Como eu me apaixonei por Georgette Heyer

upload.wikimedia.org/wikipedia/en/1/15/georgett ...
Eu tropecei em Georgette Heyer durante um tempo de ouro da minha vida após a formatura da faculdade quando tive três preciosos meses livres antes de começar a escola novamente. Estourando com energia jovem, eu não sabia o que fazer com o meu tempo. E então eu bati nos livros, mas desta vez por prazer. Naqueles dias, eu poderia devorar um livro por dia, se eu fosse tão inclinado, e eu acelerei Jane Eyre. Morro dos Ventos Uivantes. Tess of the d'Urbervilles. Rebecca. Pai e filhos, por Ivan Turgenev, um dos meus autores favoritos e Orgulho e Preconceito (pela segunda vez na minha vida). Esse último romance com sua inteligência cintilante e visão clara da vida da aldeia parecia um sopro de ar fresco após as emoções aumentadas dos autores vitorianos.

Para mim, o Sr. Bennet era a imagem do meu pai, cujas declarações irregulares sempre me fizeram parar antes que eu pudesse descobrir se ele estava fazendo o esporte de mim, ou algum outro alvo inconsciente. A Sra. Bennet me lembrou das minhas avós holandesas loucas - ambas as quais eram ligeiramente histéricas e muito exigentes. Eu leio Orgulho e Preconceito Duas vezes esse verão (e começou uma tradição de lê-lo a cada verão para os próximos vinte anos). Grandedy, eu alcancei mais romances de Jane Austen até que não havia nenhum restante. Eu fiquei contra a doença que carregava Jane antes que ela pudesse produzir romances suficientes para aliviar meu vício. Onde virar? A biblioteca, claro. Eu olhei para os romances de regência e encontrei ... Clare Darcy? Ok, pensei. Vou tentar a ela e pegou uma cópia de Victoire, uma escolha mais lógica, dado meu nome dado e ler o livro em uma longa sentada.

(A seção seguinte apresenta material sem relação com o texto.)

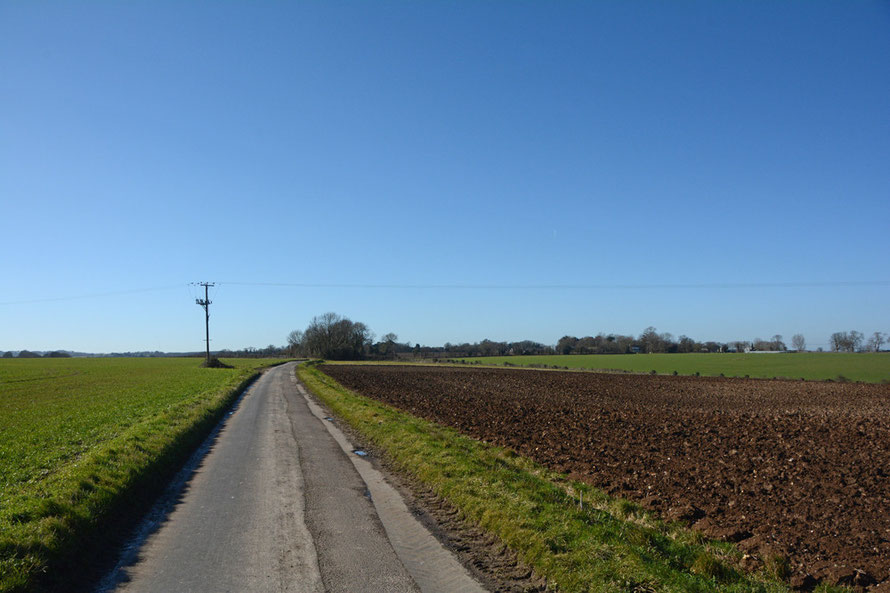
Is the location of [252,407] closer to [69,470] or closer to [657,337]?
[69,470]

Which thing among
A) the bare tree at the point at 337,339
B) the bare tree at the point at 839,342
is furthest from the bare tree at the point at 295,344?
the bare tree at the point at 839,342

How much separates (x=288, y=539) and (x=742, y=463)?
11.0 m

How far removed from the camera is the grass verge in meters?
6.24

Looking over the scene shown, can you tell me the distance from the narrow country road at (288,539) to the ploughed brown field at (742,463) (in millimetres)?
4483

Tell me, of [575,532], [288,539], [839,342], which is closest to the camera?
[575,532]

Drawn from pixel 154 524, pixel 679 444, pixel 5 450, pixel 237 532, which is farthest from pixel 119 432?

Como afirmar bem: Clare Darcy é Jane Austen o que uma vela de pulverização é para o sol no meio-dia. Minha missão não terminou. Meu apartamento Roommie, também um Janeite, descobriu o Flashman Novels por George Macdonald Fraser. Ela amavam eles. Mas brotando pouco feminista eu queria livros escritos por fêmeas humorísticas, não um homem sem interesse nos dados sobre as famílias da cidade pequena e seus rituais de namoro, e clero bobo, e heroínas fortes que puderam aprender uma coisa ou duas. E então continuei minha busca.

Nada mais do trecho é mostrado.